Concluímos então que apenas detectar a existência de uma emoção suprimida ou reprimida não nos oferece parâmetro suficiente para afirmar que o indivíduo age com má-fé, pois aquela pode possuir diversas origens. Desse modo, não devemos saltar para conclusões e sim considerar motivos alternativos. Ilustra Jo-Ellan Dimitrius e Mark Mazzarella (2000, p. 108) tal erro ante a coleta de prova testemunhal:

Existem poucos ambientes em que as pessoas se sintam menos à vontade que num tribunal. Vi centenas de pessoas testemunhando, desde especialistas profissionais até aqueles que estão no banco de testemunhas pela primeira vez.

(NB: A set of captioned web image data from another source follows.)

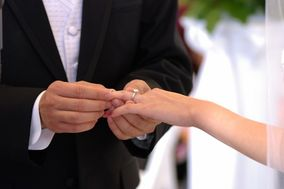 Mark Roberts - Officiant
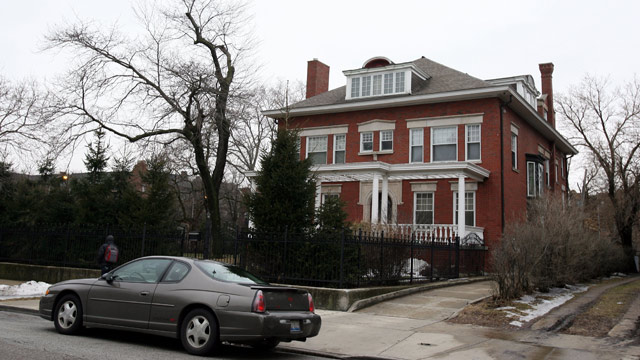 PHOTO: U.S. Democratic presidential candidate Illinois Senator Barack Obama house is seen March 3, 2007 in Chicago, Illinois.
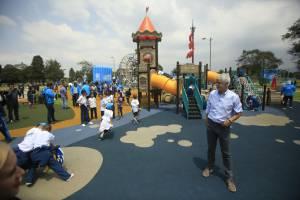 Entrega de campos de recreación para niños - Foto: Portal Bogotá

Muitas vezes, alguém que eu sei que está falando apenas a verdade, mostra sinais de nervosismo e desonestidade. A voz treme; seus olhos podem estar baixos ou ir de um lado para o outro; ele pode passar a língua sobre os lábios, brincar com os objetos a sua frente, gaguejar e até não se lembrar de acontecimentos recentes. Seria um grave erro concluir que deve estar mentindo. Pela mesma razão, muitos especialistas testemunharam literalmente centenas de vezes no tribunal e estão totalmente à vontade. Sabem o que estão fazendo e se comportam de modo confiante e sem esforço. Muitos são essencialmente ótimos atores e conseguiriam parecer completamente inocentes mesmo se estivessem esticando a verdade até o limite.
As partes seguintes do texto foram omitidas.